Читаем SACRÉ BLEU. Комедия д’искусства полностью

Он рассмеялся сиплым кашлем и возобновил песнопение. Глаза у девушки закатились, несколько раз ее тело сотрясли конвульсии в такт тому, что пел Красовщик, после чего она вся окаменела, у нее выгнулась спина — и она так и осталась стоять на гимнастическом мостике. В клеенку упирались только ее пятки и лопатки. И тут затлела картина Мане — тускло запульсировала синевой, которая осветила всю комнату.

Красовщик пел, танцевал свой марш подбитой птицы, картина тлела — и медленно, невыразимо медленно девушка тоже начала синеть. Синева проступала у нее на коже, как румянец. Даже бездушное тело Жюльетт пялилось на это зрелище во все глаза. Меж тем, Красовщик поднес черное обсидиановое лезвие и принялся соскребать с девушки синюю пудру.

Нож был остер, но не настолько, чтобы им можно было бриться. Невзирая на всю свою неуклюжесть сломанного паука, Красовщик орудовал ножом плавно и точно — он сбривал синюю пыль со всего тела девушки, даже с ее век, а затем счищал в другой глиняный кувшинчик. Перевернул туловище на бок, поскоблил плавные изгибы ее спины, потом опять перевернул — туда, обратно, — весь вспотев так, что синяя пыль теперь налипла и ему на руки, на ноги, на бедра. А картина — шедевр Мане, который почти никто никогда не видел, — меж тем тускнела и таяла. Красовщик наполнял кувшинчик. Картина — страсть, страданье, сила, мастерство, время, сама жизнь, которую Мане, вдохновившись, вложил в нее, — проступала у девушки на коже Священной Синью. Из картины всегда добывалось больше краски, чем на нее тратилось. Иногда от даже маленького холста получалось две банки — особенно, если писали эту работу, жертвуя всем, неизбывно страдая, с огромной любовью. Все это тоже входило в рецепт.

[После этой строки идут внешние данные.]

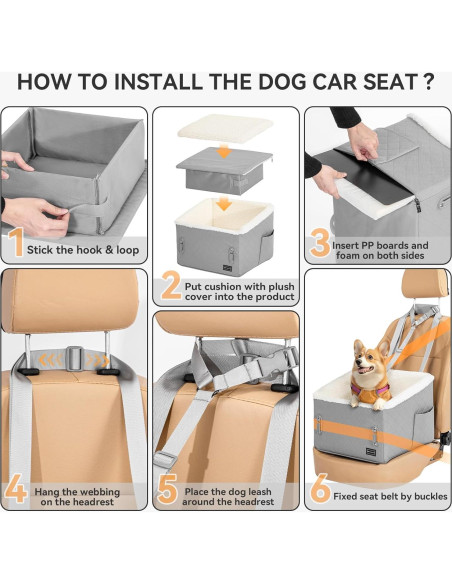 HOW TO INSTALL THE DOG CAR SEAT ?

1 Stick the hook & loop

2 Put cushion with plush cover into the product

3 Insert PP boards and foam on both sides

4 Hang the webbing on the headrest

5 Place the dog leash around the headrest

6 Fixed seat belt by buckles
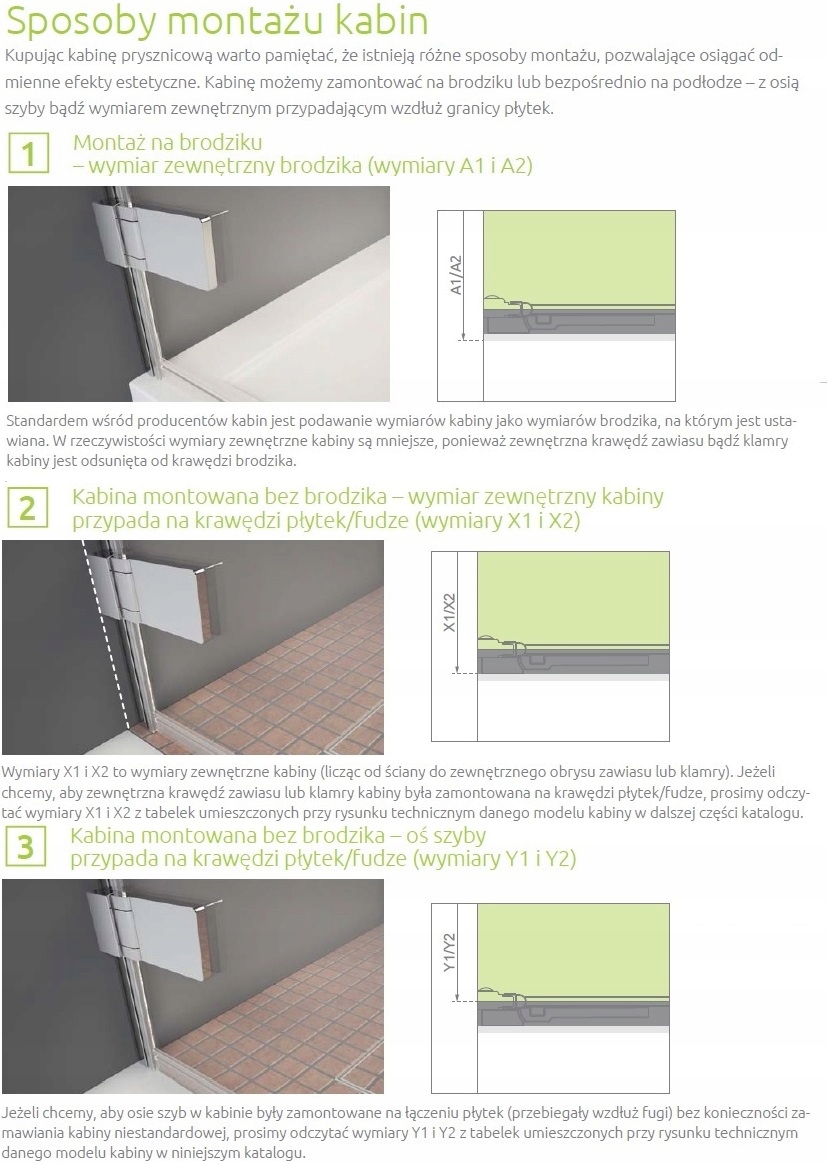 Sposoby montażu kabin

Kupując kabinę prysznicową warto pamiętać, że istnieją różne sposoby montażu, pozwalające osiągać odmienne efekty estetyczne. Kabinę możemy zamontować na brodziku lub bezpośrednio na podłodze – z osią szyby bądź wymiarem zewnętrznym przypadającym wzdłuż granicy płytek.

1 Montaż na brodziku – wymiar zewnętrzny brodzika (wymiary A1 i A2)

A1/A2

Standardem wśród producentów kabin jest podawanie wymiarów kabiny jako wymiarów brodzika, na którym jest ustawiana. W rzeczywistości wymiary zewnętrzne kabiny są mniejsze, ponieważ zewnętrzna krawędź zawiasu bądź klamry kabiny jest odsunięta od krawędzi brodzika.

2 Kabina montowana bez brodzika – wymiar zewnętrzny kabiny przypada na krawędzi płytek/fudze (wymiary X1 i X2)

X1/X2

Wymiary X1 i X2 to wymiary zewnętrzne kabiny (licząc od ściany do zewnętrznego obrysu zawiasu lub klamry). Jeżeli chcemy, aby zewnętrzna krawędź zawiasu lub klamry kabiny była zamontowana na krawędzi płytek/fudze, prosimy odczytać wymiary X1 i X2 z tabelek umieszczonych przy rysunku technicznym danego modelu kabiny w dalszej części katalogu.

3 Kabina montowana bez brodzika – oś szyby przypada na krawędzi płytek/fudze (wymiary Y1 i Y2)

Y1/Y2

Jeżeli chcemy, aby osie szyb w kabinie były zamontowane na łączeniu płytek (przebiegały wzdłuż fugi) bez konieczności zamawiania kabiny niestandardowej, prosimy odczytać wymiary Y1 i Y2 z tabelek umieszczonych przy rysunku technicznym danego modelu kabiny w niniejszym katalogu.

Красовщик пел и скреб, пока от картины Мане не остался просто чистый холст. Заняло все это больше часа. Он закрыл тот кувшинчик, что висел у него на шее, и снял его, поставил рядом с пустым холстом.

Подергиваясь, девушка постепенно обмякла — словно все напряжение в ней, как в пружине, спустила щелчками некая космическая шестерня. И вот она уже лежала плоско, мирно. Открыла глаза. Лишь их теперь не покрывал ультрамариновый порошок. Даже длинные темные волосы у нее стали припудрены синью: Красовщик за работой ходил по ним. Она повернулась на бок и посмотрела на человечка и чистый холст.

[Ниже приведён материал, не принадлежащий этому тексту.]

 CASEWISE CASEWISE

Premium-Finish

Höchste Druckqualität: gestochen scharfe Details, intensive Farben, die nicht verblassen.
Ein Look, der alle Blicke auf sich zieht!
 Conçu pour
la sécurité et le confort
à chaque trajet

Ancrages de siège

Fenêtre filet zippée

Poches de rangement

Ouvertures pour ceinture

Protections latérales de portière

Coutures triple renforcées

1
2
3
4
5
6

— Всего одна банка, — сказал Красовщик. Он заворачивал стеклянный нож в лоскут сыромятной кожи.

У Блё не было сил — будто кто-то выволок из нее саму жизнь. Так оно, по сути, и было.

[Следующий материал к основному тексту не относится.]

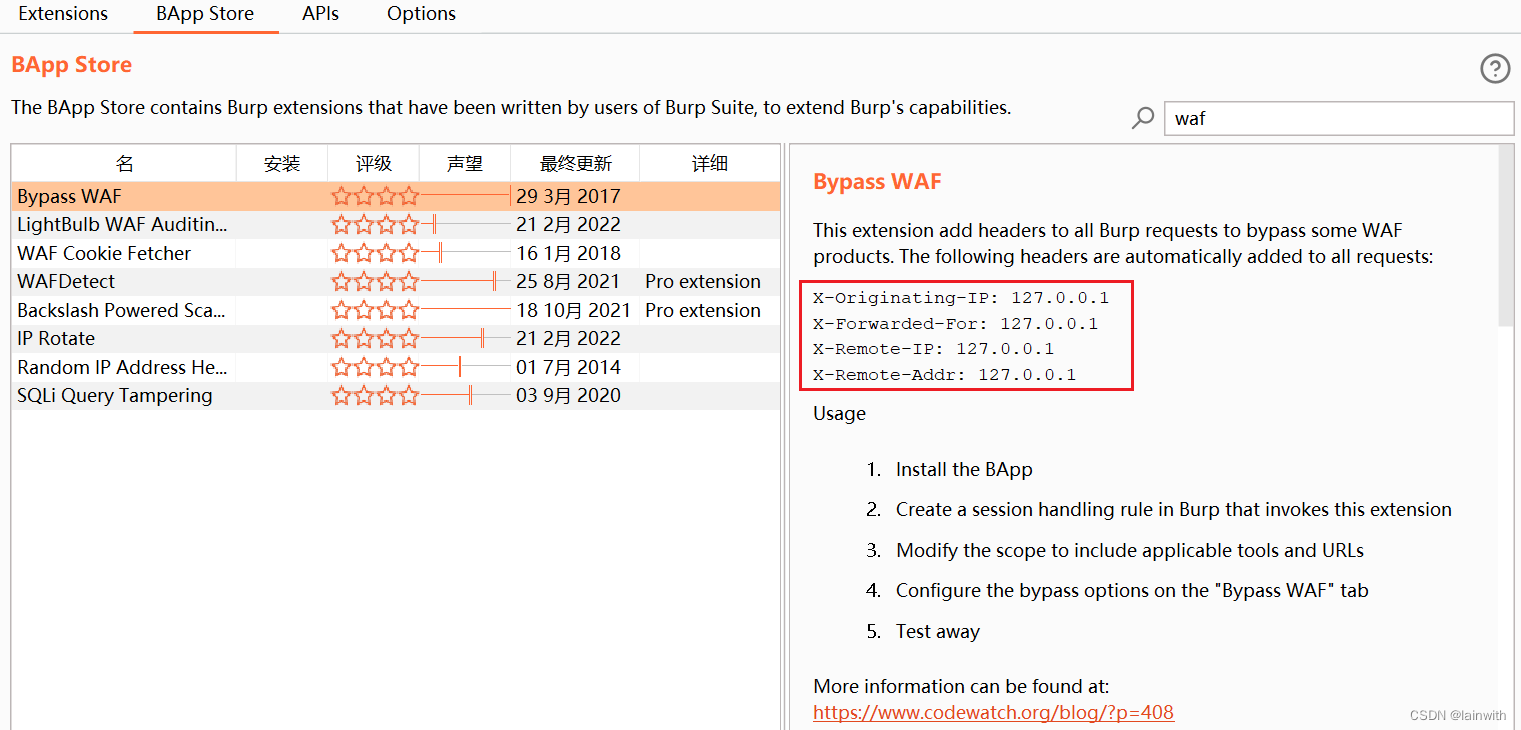 Extensions BApp Store APIs Options

BApp Store

The BApp Store contains Burp extensions that have been written by users of Burp Suite, to extend Burp's capabilities.

waf

| 名 | 安装 | 评级 | 声望 | 最终更新 | 详细 |
|---|---|---|---|---|---|
| Bypass WAF | | | | 29 3月 2017 | |
| LightBulb WAF Auditin... | | | | 21 2月 2022 | |
| WAF Cookie Fetcher | | | | 16 1月 2018 | |
| WAFDetect | | | | 25 8月 2021 | Pro extension |
| Backslash Powered Sca... | | | | 18 10月 2021 | Pro extension |
| IP Rotate | | | | 21 2月 2022 | |
| Random IP Address He... | | | | 01 7月 2014 | |
| SQLi Query Tampering | | | | 03 9月 2020 | |

Bypass WAF

This extension add headers to all Burp requests to bypass some WAF products. The following headers are automatically added to all requests:

X-Originating-IP: 127.0.0.1
X-Forwarded-For: 127.0.0.1
X-Remote-IP: 127.0.0.1
X-Remote-Addr: 127.0.0.1

Usage

1. Install the BApp
2. Create a session handling rule in Burp that invokes this extension
3. Modify the scope to include applicable tools and URLs
4. Configure the bypass options on the "Bypass WAF" tab
5. Test away

More information can be found at:
https://www.codewatch.org/blog/?p=408

CSDN @lainwith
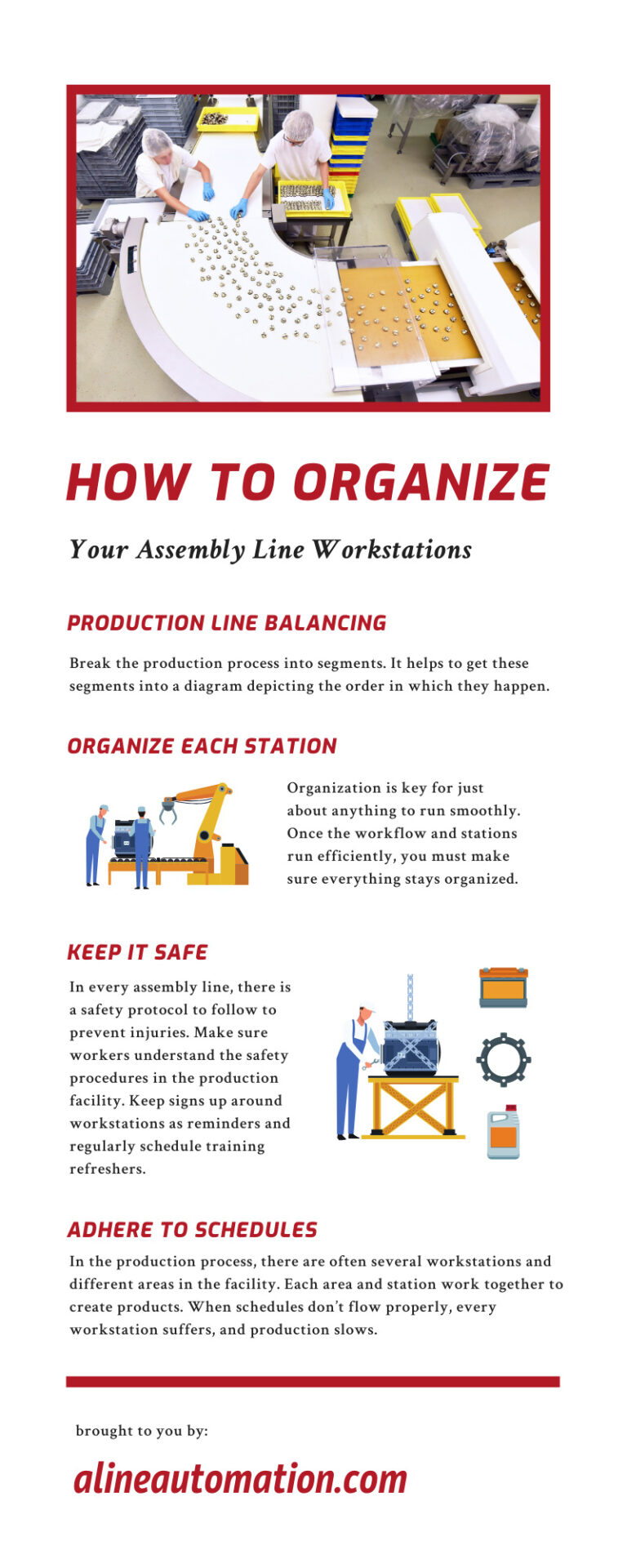 HOW TO ORGANIZE

Your Assembly Line Workstations

PRODUCTION LINE BALANCING

Break the production process into segments. It helps to get these segments into a diagram depicting the order in which they happen.

ORGANIZE EACH STATION

Organization is key for just about anything to run smoothly. Once the workflow and stations run efficiently, you must make sure everything stays organized.

KEEP IT SAFE

In every assembly line, there is a safety protocol to follow to prevent injuries. Make sure workers understand the safety procedures in the production facility. Keep signs up around workstations as reminders and regularly schedule training refreshers.

ADHERE TO SCHEDULES

In the production process, there are often several workstations and different areas in the facility. Each area and station work together to create products. When schedules don't flow properly, every workstation suffers, and production slows.

brought to you by:

alineautomation.com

— Но краски на картину хватит?

— И не на одну, — ответил Красовщик. — Если только импасто фигачить не будут, как этой дебил-Голландец.

Она кивнула и шатко поднялась, споткнулась, выпрямилась. Посмотрела на Жюльетт, и та в ответ посмотрела на нее — непроницаемо, как манекен. С лестничной площадки донеслись чьи-то шаги. «Любопытная консьержка, не иначе, — решила Блё. — Интересуется, что это здесь за песни. Я так и думала».

— Хочешь вместе в ванну? — спросил Красовщик, похотливо щерясь голой юной туземке. Вся набедренная повязка у него тоже посинела и выглядела гораздо более взбудораженной, чем в процессе несколько минут назад.

— Секундочку, — ответила она. Прошлепала в кухню, оставляя на паркете отпечатки синей пыли, а там вытерла руки о полотенце и вернулась в гостиную. — Это ты зажег огонь под водой?

Красовщик ухмыльнулся:

— Еще до начала. — Он складывал клеенку, собирая пыль в складки, чтоб и ее можно было стряхнуть в кувшинчик.

— Это хорошо, — ответила она. — Тогда можно все убрать.

Она подошла к бюро в прихожей и снова прислушалась: да, за дверью стояла консьержка. Из одной ячейки вытащила скатку купюр, отнесла их Жюльетт и сунула девушке в сумочку.

— Теперь шляпку, — сказала Блё этой бессмысленной кукле. — Ту, что с черной шифоновой лентой и вуалью.

Шляпка висела на дубовой вешалке у двери. Жюльетт сняла ее и надела на голову. А когда повернулась к Блё снова, та запихивала глиняный кувшинчик ей в сумочку, вслед за деньгами.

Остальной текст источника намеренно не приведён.